The next account of the same pilgrimage is given by Giovanni Tinati, an Italian, who deserted from the French service on the coast of Dalmatia, and became an Albanian soldier. Making his way to Egypt, after various adventures, he became at last a corporal in Mohammed Ali’s body-guard, and shared in several campaigns against the Wahabees. He did not, however, penetrate very far inland from the coast, and his visit to Mecca was the result of his desertion from the Egyptian army after a defeat. His narrative contains nothing which has not been more fully and satisfactorily stated by later travellers.

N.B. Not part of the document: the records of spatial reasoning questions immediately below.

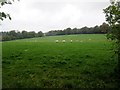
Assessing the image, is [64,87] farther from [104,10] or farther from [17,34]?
[17,34]

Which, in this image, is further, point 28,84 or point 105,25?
point 105,25

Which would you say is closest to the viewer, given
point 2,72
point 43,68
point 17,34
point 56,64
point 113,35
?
point 113,35

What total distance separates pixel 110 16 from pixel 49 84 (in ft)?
20.2

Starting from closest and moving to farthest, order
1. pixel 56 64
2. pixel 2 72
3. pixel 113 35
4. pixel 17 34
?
pixel 113 35 < pixel 2 72 < pixel 56 64 < pixel 17 34

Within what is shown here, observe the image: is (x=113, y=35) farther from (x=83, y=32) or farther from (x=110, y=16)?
(x=83, y=32)

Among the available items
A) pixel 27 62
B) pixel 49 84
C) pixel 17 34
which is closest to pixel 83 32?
pixel 17 34

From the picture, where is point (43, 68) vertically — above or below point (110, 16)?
below

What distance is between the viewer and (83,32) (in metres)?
130

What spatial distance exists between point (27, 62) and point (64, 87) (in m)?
10.6

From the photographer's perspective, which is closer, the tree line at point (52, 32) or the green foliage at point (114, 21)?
the green foliage at point (114, 21)

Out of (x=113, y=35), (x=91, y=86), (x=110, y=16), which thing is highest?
(x=110, y=16)

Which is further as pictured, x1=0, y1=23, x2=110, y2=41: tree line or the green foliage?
x1=0, y1=23, x2=110, y2=41: tree line

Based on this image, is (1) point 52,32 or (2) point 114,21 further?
(1) point 52,32

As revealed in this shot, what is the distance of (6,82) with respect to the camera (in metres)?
18.5
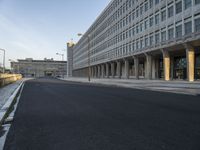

By this time, however, the era of careful scientific exploration had already commenced, and the descriptions which have since then been furnished to us are positive contributions to our knowledge of Arabia. With the exception of the journey of Carsten Niebuhr, which embraces only the Sinaitic Peninsula and Yemen, the important explorations—all of which are equally difficult and daring—have been made since the commencement of this century.